Tussen 1906 en 1910 is zijn leven slecht gedocumenteerd. Morihei Ueshiba zet zijn gezinsleven in zijn geboorteplaats Tanabe verder en zoekt naar zijn houding t.o.v. het autoritair regime van de toenmalige regering van de prefectuur Wakayama. Hier raakte hij bevriend met de schrijver en filosoof Minakata Kumagusu en raakte betrokken bij de oppositie van Minakata tegen het heiligdomconsolidatie beleid van de Meiji-regering.


Verschillende impulsieve protesten leiden tot zijn arrestatie in 1910. Morihei wordt "begeleid" door de overheid door hem verantwoordelijkheid te geven over de plattelandsontwikkeling van verschillende nederzettingen te Hokkaido, helemaal in het noorden van Japan onder barre klimaatomstandigheden (ook omdat zijn moeder, van Japanse adel, niet zou geassocieerd worden met demonstranten tegen het bewind).

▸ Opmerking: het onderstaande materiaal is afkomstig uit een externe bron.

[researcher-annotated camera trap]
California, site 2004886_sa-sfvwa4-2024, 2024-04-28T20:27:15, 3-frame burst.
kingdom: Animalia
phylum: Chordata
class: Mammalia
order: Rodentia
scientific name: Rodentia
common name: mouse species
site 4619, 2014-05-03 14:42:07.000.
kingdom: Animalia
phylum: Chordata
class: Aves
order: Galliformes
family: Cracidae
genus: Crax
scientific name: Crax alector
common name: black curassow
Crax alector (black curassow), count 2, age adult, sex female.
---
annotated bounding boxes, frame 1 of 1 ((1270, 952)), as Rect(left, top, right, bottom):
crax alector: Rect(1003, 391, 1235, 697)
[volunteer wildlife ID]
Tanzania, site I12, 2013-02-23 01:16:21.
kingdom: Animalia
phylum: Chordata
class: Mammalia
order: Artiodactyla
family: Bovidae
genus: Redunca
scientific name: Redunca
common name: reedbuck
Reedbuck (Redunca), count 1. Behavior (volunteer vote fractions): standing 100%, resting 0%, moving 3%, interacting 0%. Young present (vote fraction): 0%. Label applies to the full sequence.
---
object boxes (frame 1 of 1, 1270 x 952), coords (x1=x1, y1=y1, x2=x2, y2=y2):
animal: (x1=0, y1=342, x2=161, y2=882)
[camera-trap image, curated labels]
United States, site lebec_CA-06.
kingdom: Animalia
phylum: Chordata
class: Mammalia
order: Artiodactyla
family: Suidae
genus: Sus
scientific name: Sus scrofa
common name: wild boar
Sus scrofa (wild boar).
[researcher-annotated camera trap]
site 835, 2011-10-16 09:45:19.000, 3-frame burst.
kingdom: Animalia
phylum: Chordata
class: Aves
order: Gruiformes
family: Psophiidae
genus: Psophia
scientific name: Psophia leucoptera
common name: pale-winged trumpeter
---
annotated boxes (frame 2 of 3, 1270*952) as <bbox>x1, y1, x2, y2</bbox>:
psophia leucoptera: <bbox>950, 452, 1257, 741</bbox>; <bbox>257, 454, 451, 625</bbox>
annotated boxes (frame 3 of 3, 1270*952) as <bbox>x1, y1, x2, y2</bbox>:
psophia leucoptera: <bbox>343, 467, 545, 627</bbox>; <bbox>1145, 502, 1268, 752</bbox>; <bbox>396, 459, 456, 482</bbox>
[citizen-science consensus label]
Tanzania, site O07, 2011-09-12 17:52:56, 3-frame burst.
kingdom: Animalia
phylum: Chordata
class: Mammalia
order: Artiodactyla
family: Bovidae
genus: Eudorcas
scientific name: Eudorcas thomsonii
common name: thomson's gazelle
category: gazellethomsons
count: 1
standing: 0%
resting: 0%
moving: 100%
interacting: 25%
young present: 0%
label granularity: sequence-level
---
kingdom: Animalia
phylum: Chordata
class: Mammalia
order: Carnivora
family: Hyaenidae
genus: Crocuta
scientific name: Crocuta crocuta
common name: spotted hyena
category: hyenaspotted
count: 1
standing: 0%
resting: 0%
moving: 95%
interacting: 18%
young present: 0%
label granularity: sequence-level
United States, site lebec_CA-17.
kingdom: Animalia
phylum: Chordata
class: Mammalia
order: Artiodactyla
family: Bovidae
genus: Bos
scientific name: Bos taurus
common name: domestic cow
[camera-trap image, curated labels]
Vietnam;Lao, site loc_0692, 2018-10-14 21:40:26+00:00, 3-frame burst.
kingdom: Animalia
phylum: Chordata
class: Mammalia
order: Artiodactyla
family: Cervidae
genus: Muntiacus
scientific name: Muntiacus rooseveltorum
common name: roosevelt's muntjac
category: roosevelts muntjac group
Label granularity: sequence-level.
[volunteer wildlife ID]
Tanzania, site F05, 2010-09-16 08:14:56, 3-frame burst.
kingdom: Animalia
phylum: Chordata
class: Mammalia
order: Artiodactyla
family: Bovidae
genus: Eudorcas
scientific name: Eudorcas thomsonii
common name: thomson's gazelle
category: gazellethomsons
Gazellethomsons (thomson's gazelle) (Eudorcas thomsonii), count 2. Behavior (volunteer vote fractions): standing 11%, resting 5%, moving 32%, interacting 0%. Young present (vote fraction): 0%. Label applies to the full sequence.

In 1910 reisde Ueshiba naar Hokkaido in het gezelschap van zijn kennis Denzaburo Kurahashi, die eerder op het noordelijke eiland had gewoond. Zijn bedoeling was om een geschikte locatie voor een nieuwe nederzetting te verkennen, en hij vond die te Shirataki. Ondanks de ontberingen die hij tijdens deze reis leed (waaronder meerdere keren verdwalen in sneeuwstormen en een incident waarbij hij bijna in een ijskoude rivier verdronk), keerde Ueshiba terug naar Tanabe vol enthousiasme voor het project en begon gezinnen te werven om zich bij hem te voegen (29 maart 1912). Hij werd de leider van de Kishū Settlement Groep, een collectief van vijfentachtig pioniers die zich in het Shirataki-district wilden vestigen en als boeren wilden leven; de groep stichtte het dorp Yubetsu (later Shirataki dorp) in augustus 1912. Veel van de financiering voor dit project kwam van zijn vader. Slechte bodemgesteldheid en slecht weer leidden tot mislukte oogsten tijdens de eerste drie jaar van het project, maar de groep bleef doorzetten.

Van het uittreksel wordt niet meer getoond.